─── INFORMATION ───
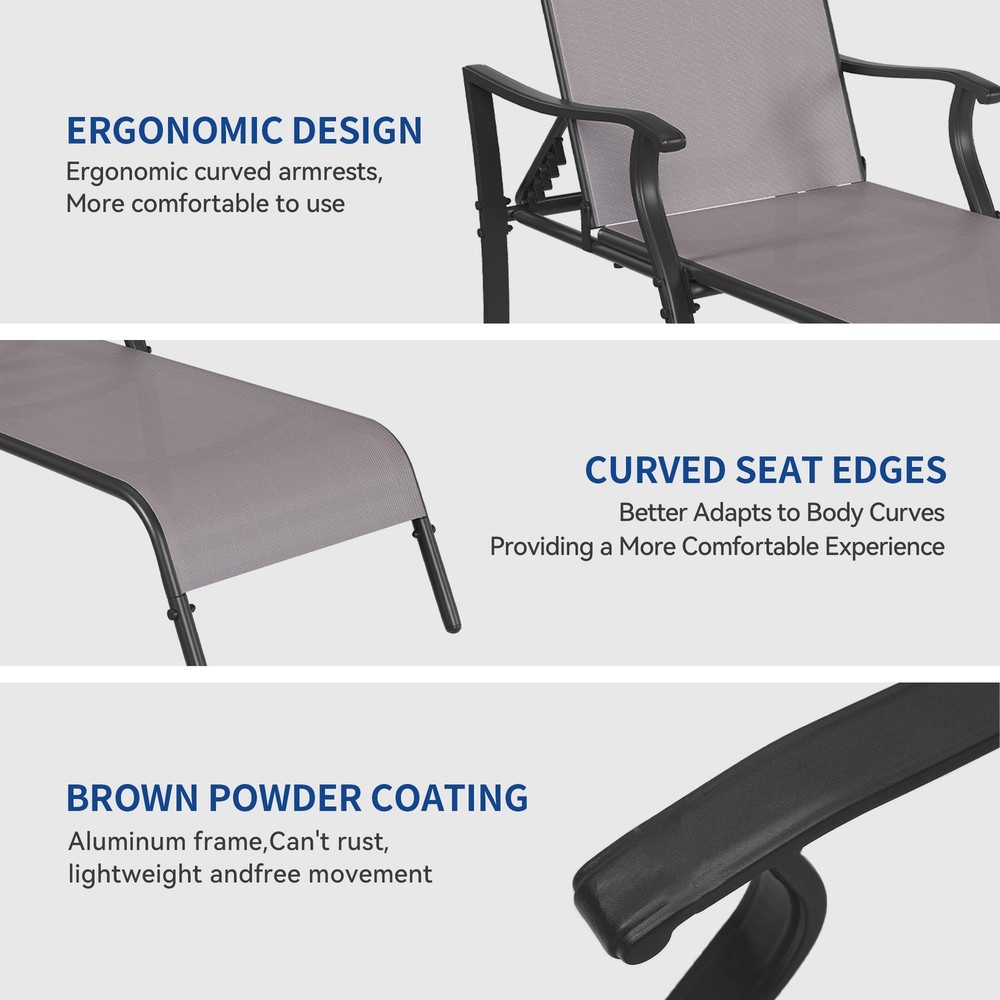 ERGONOMIC DESIGN
Ergonomic curved armrests,
More comfortable to use

CURVED SEAT EDGES
Better Adapts to Body Curves
Providing a More Comfortable Experience

BROWN POWDER COATING
Aluminum frame,Can't rust,
lightweight andfree movement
───
The lines to copy are those in the listing that contain the word "More".

■ YOUR RESPONSE
More comfortable to use
Providing a More Comfortable Experience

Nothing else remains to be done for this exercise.